Note that we are no longer doing that in the latest versions; the file descriptor is only transferred once,
Fair enough... I see that ZwClose/NtClose isn't actually a problem (since unlike most other Zw* calls, it can't affect other processes).
Oh... I see how you're doing it... sending the handle->fd translate request to the server, which sends a response saying you've got it cached; then using dup() locally to emulate the old behaviour; and then closing the fd.
So this saves you the cost of the fd transfer net packet. Though you still have to do the two context switches, which is my main contention.

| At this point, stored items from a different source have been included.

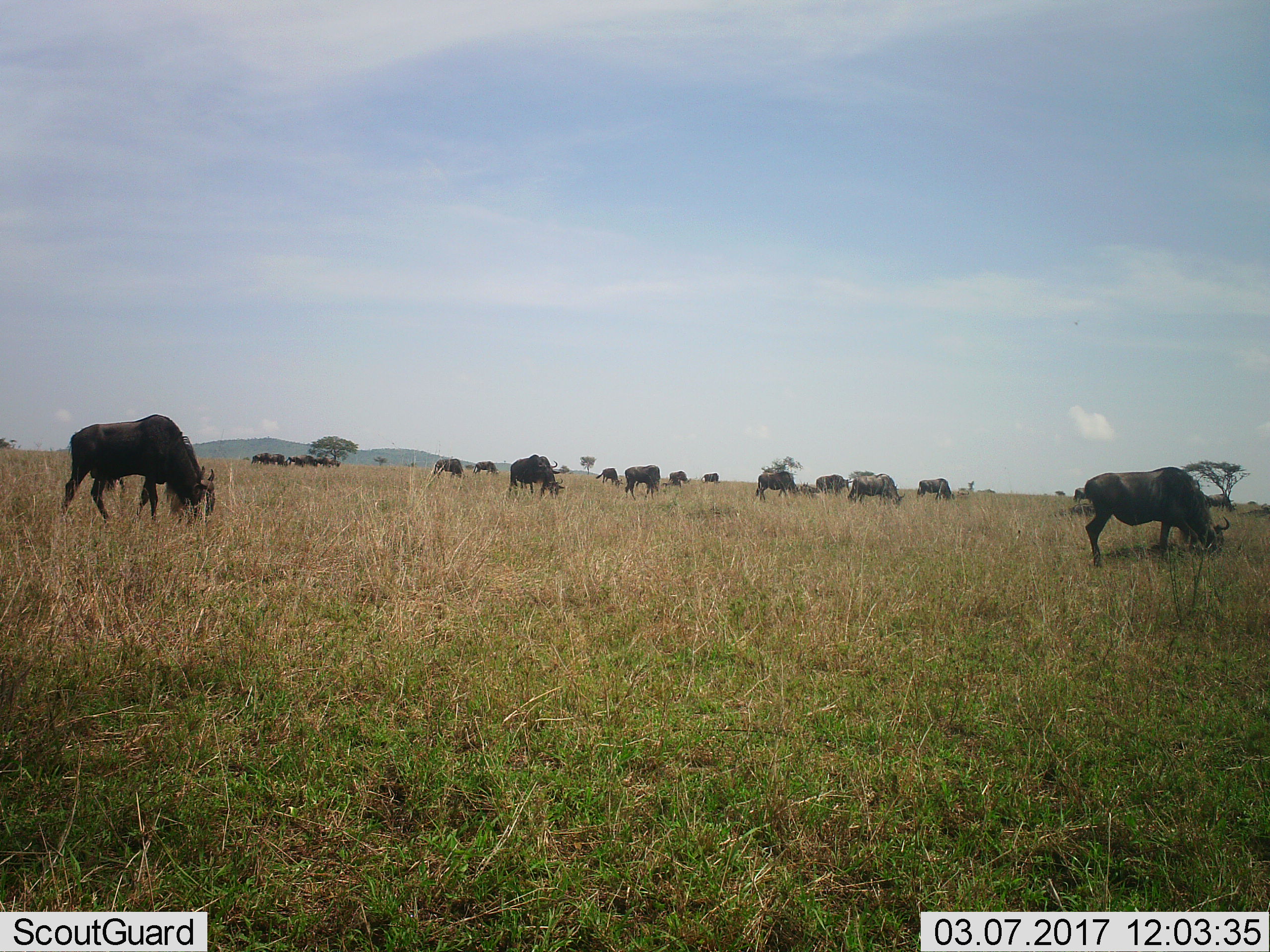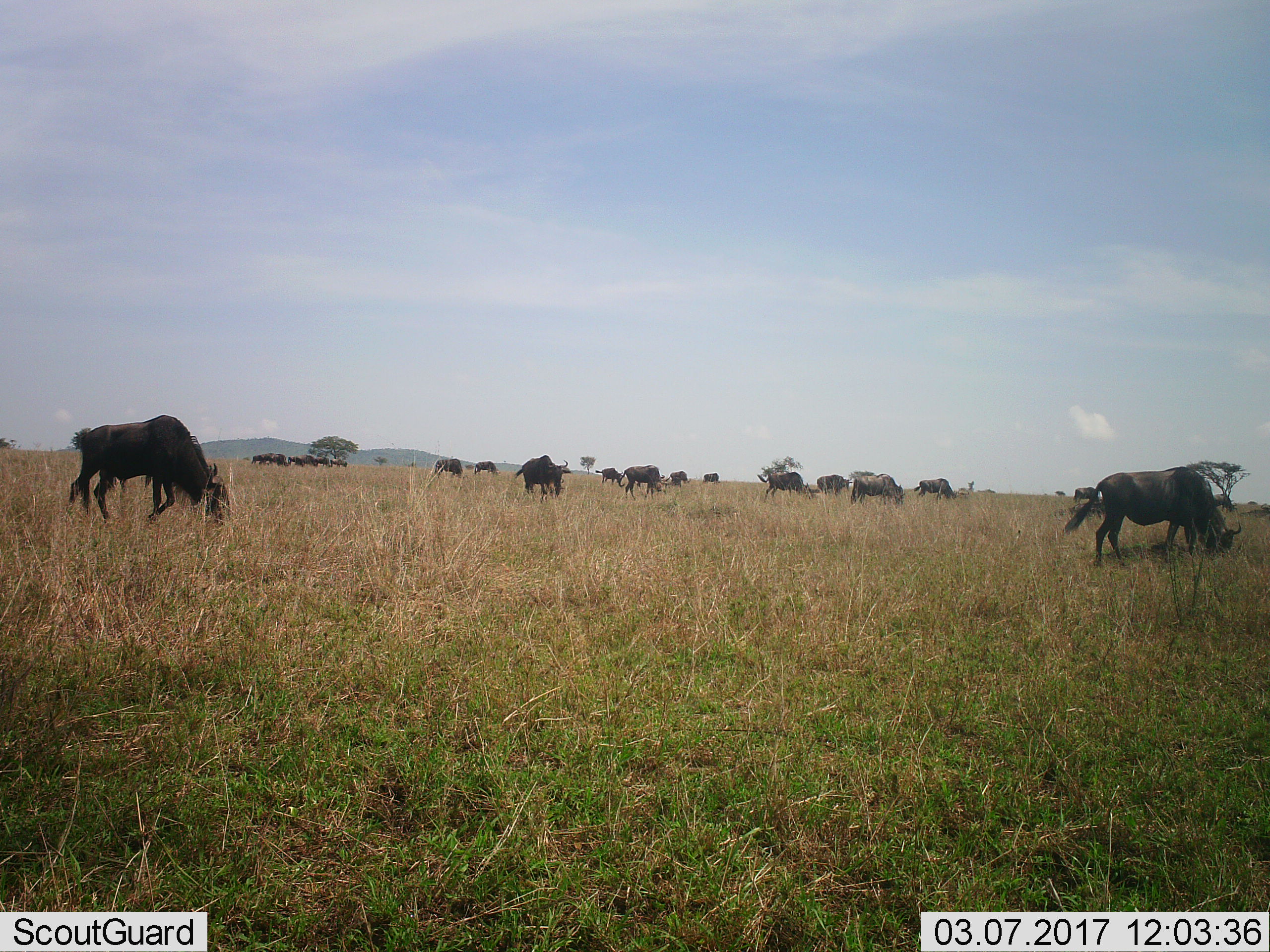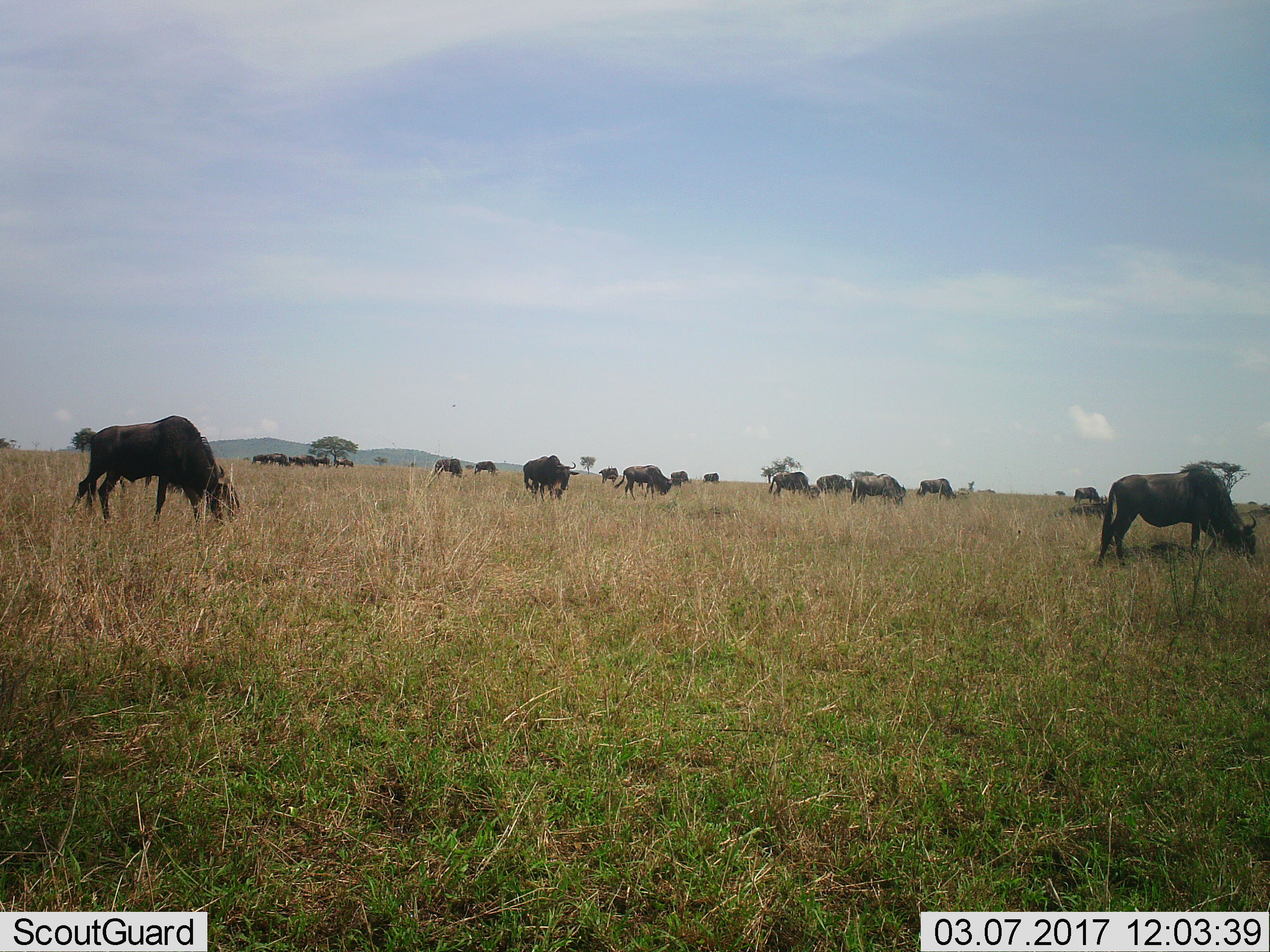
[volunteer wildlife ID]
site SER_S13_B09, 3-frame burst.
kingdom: Animalia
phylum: Chordata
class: Mammalia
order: Artiodactyla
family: Bovidae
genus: Connochaetes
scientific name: Connochaetes taurinus taurinus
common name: blue wildebeest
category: wildebeestblue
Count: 11-50.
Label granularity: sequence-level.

and all further requests are done on a pipe which is faster than a socket.
True, but I'd have thought that the context switches involved are still a cost you can't get rid of so easily. Out of interest, how do you plan on doing the locking stuff for Read/WriteFile? Cache it locally? It is unfortunate, but you can't really make use of UNIX file locking, since this is mostly advisory and as such doesn't actively stop read/write calls.
The kernel module itself may be hard to do incrementally, but you should really consider reusing the existing server API so that your module can be plugged in easily. For instance your module entry points should be the same as the server requests, and use the same request structures.
What? Miss the opportunity to implement "int 0x2e" directly? *grin*
Seriously, though, whilst this'd be a lot easier in many ways (and it would allow you to avoid the context-switch penalties), you wouldn't be able to take full advantage of the available support in the kernel, which is more capable than the standard UNIX userspace API suggests.
It'd still have to paste handles to fds for most file operation calls, and you'd still have the PE Images soaking up a fair amount of memory.
If this is what you want, then it might be better done as a network protocol module that just pretends to be a wineserver, and supports the same read/write/sendmsg/recvmsg interface. (It'd have to be a network protocol to be able to get sendmsg/recvmsg calls):
int serv = socket(AF_WINE,SOCK_STREAM,0); short addr = AF_WINE; connect(serv,(struct sockaddr*)&addr,sizeof(addr));
I still think that it should be possible to improve that by a small kernel hack. It will never be as fast as doing everything in the kernel of course, but it may just be fast enough to avoid the need to reimplement the whole server.
If you want to suggest exactly what you'd like to see as a hack...
Have you measured how many dirty pages you can avoid with your change? It seems to me that in most cases, when the dll is loaded at its preferred address, the number of pages made dirty by the fixups should be quite small anyway.
As far as I've observed (I've got Win2000 available), most Windows DLL's have 512-byte (sector) alignment internally, _not_ 4096-byte (page) alignment for the sections. This means that the separate sections can't be mmap'd (or else they'd lose their required relative relationships):
VIRTUAL_mmap() { ... /* mmap() failed; if this is because the file offset is not */ /* page-aligned (EINVAL), or because the underlying filesystem */ /* does not support mmap() (ENOEXEC,ENODEV), we do it by hand. */ ... }
This appears to happen a lot. And then _all_ the pages in that section are dirty, irrespective of whether fixups are done or not.
Also, since DLLs and EXEs are not compiled as PIC (the MSDEV compiler not having such an option as far as I can recall), the fixup tables usually seem to apply to just about every page in the code section.
I'll have to write a small program to collect some statistics:-)
As for the DLL being loaded at it's preferred address, the kernel module jumps around the fixup stuff, and doesn't even consider trying to perform it.
Plus pages that have been altered by the fixup code are actually marked _clean_ by the VM subsystem, and can thus be simply discarded when physical memory needs to be reclaimed.
David